→ What the task asks
Select each line in the listing below that contains the word "between".
--
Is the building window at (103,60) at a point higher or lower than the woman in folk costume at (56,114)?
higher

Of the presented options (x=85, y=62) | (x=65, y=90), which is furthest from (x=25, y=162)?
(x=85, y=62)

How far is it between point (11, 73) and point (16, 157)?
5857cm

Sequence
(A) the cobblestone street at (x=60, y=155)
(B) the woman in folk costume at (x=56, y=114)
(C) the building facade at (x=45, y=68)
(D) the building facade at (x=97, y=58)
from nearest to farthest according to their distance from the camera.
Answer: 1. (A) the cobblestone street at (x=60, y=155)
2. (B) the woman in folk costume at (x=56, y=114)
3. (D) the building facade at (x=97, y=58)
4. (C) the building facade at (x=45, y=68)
--
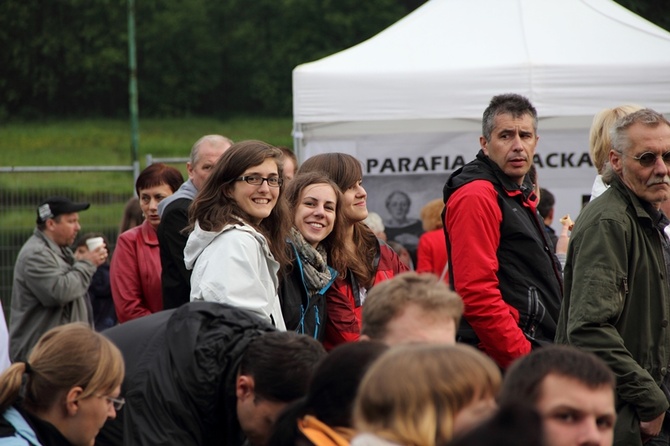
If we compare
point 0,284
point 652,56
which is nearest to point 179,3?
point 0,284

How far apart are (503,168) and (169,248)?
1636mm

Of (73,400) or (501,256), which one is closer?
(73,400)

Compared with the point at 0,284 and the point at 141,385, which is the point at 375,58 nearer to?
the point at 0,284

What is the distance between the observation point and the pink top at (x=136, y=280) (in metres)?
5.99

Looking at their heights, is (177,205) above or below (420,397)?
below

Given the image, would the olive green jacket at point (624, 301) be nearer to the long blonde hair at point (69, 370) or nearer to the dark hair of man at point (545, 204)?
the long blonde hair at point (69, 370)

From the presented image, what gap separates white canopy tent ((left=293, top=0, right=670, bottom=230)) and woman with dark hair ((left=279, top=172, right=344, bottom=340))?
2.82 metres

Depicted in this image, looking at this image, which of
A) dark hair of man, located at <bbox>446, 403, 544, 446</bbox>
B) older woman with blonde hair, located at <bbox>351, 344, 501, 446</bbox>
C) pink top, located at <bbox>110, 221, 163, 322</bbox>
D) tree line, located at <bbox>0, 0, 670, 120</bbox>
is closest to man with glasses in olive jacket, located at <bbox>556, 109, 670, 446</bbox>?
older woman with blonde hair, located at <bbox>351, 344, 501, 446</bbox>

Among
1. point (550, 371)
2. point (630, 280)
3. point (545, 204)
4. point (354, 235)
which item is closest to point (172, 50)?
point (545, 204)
--
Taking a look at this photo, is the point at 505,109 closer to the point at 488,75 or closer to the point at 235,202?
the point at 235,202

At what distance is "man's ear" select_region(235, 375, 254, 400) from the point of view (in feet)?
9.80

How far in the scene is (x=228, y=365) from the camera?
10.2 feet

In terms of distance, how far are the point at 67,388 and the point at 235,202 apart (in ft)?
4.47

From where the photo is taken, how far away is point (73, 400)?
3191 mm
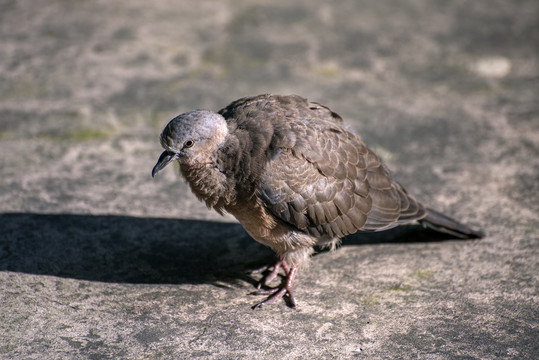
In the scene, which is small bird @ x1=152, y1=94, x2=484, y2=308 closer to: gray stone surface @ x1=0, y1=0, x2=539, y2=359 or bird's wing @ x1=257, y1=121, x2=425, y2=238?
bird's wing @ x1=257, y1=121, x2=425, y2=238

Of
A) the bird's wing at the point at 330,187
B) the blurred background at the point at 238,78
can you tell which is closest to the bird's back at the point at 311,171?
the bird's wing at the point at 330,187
--
→ Exercise response
How far is it between point (11, 73) and point (16, 157)?
What is the distance between the observation point and the pink top at (x=136, y=280) (in metres)?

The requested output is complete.